UNIVERSIDAD NACIONAL DE SAN CRISTÓBAL DE HUAMANGA

FACULTAD DE CIENCIAS AGRARIAS

ESCUELA DE FORMACIÓN PROFESIONAL DE MEDICINA

VETERINARIA

BIOTECNOLOGÍA VETERINARIA

(MV-540)

)(9

“SUPEROVULACION MANIPULACIÓN Y CLASIFICACIÓN DE EMBRIONES ”

DOCENTE : Dr. ARTURO RODRIGUEZ ZAMORA

INTEGRANTES : MENDOZA HUAMANI, Abner

MENDOZA CHAUCA, Mario

PALOMINO POZO, Miguel

SIMBRON PANCORBO, Henry

GRUPO : MIERCOLES 2 – 5pm

Ayacucho – Perú

2015

SUPEROVULACION MANIPULACIÓN Y CLASIFICACIÓN DE EMBRIONES

I. INTRODUCCIÓN:

El desarrollo embrionario en mamíferos se inicia en el momento en que el gameto masculino y el

gameto femenino se fusionan. Durante este proceso, llamado fecundación, el espermatozoide

penetra progresivamente en el ovoplasma y forma el pronúcleo masculino, que posteriormente se

unirá al pronúcleo femenino para reconstruir la dotación diploide. La fecundación es seguida por

una serie de mitosis en las que el zigoto se segmenta en blastómeros cada vez más pequeños, a

medida que se suceden las divisiones (Figura 1). Entre los estadios de 16 y 32 células los

blastómeros se ordenan y se redistribuyen, dando lugar al fenómeno de la compactación. De esta

manera, se establecen ciertas uniones entre las células que generan una estructura compacta que

recibe el nombre de mórula.
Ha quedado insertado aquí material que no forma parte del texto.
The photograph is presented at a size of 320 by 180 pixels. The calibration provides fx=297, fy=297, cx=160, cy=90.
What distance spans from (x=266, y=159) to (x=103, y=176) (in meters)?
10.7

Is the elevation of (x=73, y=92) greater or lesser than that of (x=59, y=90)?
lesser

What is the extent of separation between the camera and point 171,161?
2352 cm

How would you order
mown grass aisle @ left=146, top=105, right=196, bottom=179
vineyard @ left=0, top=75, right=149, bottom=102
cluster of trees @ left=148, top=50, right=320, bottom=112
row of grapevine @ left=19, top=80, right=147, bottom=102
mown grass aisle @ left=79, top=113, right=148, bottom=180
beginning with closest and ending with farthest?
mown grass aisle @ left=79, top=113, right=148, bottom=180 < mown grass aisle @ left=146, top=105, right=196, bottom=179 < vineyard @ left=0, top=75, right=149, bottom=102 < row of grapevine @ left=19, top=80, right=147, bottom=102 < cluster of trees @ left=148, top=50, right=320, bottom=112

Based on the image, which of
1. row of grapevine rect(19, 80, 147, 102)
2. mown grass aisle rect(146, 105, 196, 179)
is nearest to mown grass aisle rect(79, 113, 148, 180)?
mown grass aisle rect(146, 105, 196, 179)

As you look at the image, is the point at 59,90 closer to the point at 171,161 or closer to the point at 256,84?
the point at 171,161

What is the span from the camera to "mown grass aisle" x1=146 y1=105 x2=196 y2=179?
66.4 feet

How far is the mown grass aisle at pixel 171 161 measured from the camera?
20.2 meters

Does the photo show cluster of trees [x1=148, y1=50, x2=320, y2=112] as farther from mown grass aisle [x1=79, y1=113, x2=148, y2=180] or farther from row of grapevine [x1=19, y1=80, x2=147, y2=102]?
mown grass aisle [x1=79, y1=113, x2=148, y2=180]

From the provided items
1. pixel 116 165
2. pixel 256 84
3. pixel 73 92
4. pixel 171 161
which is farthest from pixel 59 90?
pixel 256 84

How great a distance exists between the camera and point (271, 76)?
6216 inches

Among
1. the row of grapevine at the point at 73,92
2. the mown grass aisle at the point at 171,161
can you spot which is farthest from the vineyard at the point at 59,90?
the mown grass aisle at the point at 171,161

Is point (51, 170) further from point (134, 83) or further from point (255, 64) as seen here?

Aún en estos estadios se conserva la capacidad de desarrollar

cualquiera de las células embrionarias (trofoblasto o embrioblasto), pero no la capacidad de

desarrollar un embrión completo. La formación del blastocisto se produce cuando las células de la

mórula se reordenan en torno a una cavidad central, denominada blastocele. En el blastocisto se

distinguen dos grupos de células que difieren entre sí tanto morfológicamente como

funcionalmente. El tipo celular interno, denominado masa celular interna o embrioblastema,

conserva su carácter pluripotente para poder generar cualquier tejido del embrión, mientras que el

otro tipo celular situado en la capa externa, el trofoblastema, perderá su pluripotencialidad para

adherirse al endometrio materno. Esta divergencia entre células del trofoblasto y células de la

masa celular interna constituye el primer evento de diferenciación del desarrollo de los mamíferos.

II.- OBJETIVOS:

Adiestrar en el manejo del protocolo de sincronización y superovulación ovárica

Adiestrar en la recuperación de embriones post mortem

Determinar el desarrollo y transporte embrionario en el tracto reproductivo de la coneja

Reconocer partes del embrión de coneja y estado de desarrollo

Adiestrar en la evaluación y clasificación de embriones según calidad y estado de desarrollo

III.- REVISION BIBLIOGRAFICA

SUPEROVULACION MANIPULACIÓN Y CLASIFICACIÓN DE EMBRIONES

DINÁMICA DE LA ONDA FOLICULAR DEL OVARIOAdams (1999) afirma que en 95% de las vacas presenta 2 a 3 ondas foliculares en cada ciclo estral.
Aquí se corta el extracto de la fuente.